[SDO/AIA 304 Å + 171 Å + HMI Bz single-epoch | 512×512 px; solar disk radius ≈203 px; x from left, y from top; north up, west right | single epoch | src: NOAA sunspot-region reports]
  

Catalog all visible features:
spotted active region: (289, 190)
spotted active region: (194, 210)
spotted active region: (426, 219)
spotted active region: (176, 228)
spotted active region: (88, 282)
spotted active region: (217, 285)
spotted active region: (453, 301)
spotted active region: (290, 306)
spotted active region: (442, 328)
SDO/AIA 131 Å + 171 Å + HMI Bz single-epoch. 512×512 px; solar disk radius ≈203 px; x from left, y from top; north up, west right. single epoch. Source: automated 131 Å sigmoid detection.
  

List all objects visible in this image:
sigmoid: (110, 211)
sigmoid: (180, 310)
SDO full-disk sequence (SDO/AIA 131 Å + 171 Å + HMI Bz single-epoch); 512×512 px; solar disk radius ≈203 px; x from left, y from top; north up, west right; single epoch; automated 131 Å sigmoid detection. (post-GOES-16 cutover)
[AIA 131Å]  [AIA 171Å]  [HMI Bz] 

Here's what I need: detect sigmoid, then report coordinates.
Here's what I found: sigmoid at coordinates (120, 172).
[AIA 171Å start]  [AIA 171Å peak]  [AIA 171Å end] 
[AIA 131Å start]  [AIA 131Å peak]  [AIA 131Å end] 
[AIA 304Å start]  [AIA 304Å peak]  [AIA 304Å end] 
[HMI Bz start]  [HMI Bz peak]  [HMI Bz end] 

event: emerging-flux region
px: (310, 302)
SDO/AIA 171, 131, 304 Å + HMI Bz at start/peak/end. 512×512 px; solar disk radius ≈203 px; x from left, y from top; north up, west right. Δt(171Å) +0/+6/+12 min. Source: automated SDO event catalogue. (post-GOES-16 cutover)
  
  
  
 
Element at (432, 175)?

--*--

# What is being asked:
Would you please repeat the entire listing above exactly?

# Response:
[SDO/AIA 304 Å + 171 Å + HMI Bz single-epoch | 512×512 px; solar disk radius ≈203 px; x from left, y from top; north up, west right | single epoch | src: NOAA sunspot-region reports]
  

Catalog all visible features:
spotted active region: (289, 190)
spotted active region: (194, 210)
spotted active region: (426, 219)
spotted active region: (176, 228)
spotted active region: (88, 282)
spotted active region: (217, 285)
spotted active region: (453, 301)
spotted active region: (290, 306)
spotted active region: (442, 328)
SDO/AIA 131 Å + 171 Å + HMI Bz single-epoch. 512×512 px; solar disk radius ≈203 px; x from left, y from top; north up, west right. single epoch. Source: automated 131 Å sigmoid detection.
  

List all objects visible in this image:
sigmoid: (110, 211)
sigmoid: (180, 310)
SDO full-disk sequence (SDO/AIA 131 Å + 171 Å + HMI Bz single-epoch); 512×512 px; solar disk radius ≈203 px; x from left, y from top; north up, west right; single epoch; automated 131 Å sigmoid detection. (post-GOES-16 cutover)
[AIA 131Å]  [AIA 171Å]  [HMI Bz] 

Here's what I need: detect sigmoid, then report coordinates.
Here's what I found: sigmoid at coordinates (120, 172).
[AIA 171Å start]  [AIA 171Å peak]  [AIA 171Å end] 
[AIA 131Å start]  [AIA 131Å peak]  [AIA 131Å end] 
[AIA 304Å start]  [AIA 304Å peak]  [AIA 304Å end] 
[HMI Bz start]  [HMI Bz peak]  [HMI Bz end] 

event: emerging-flux region
px: (310, 302)
SDO/AIA 171, 131, 304 Å + HMI Bz at start/peak/end. 512×512 px; solar disk radius ≈203 px; x from left, y from top; north up, west right. Δt(171Å) +0/+6/+12 min. Source: automated SDO event catalogue. (post-GOES-16 cutover)
  
  
  
 
Element at (432, 175)?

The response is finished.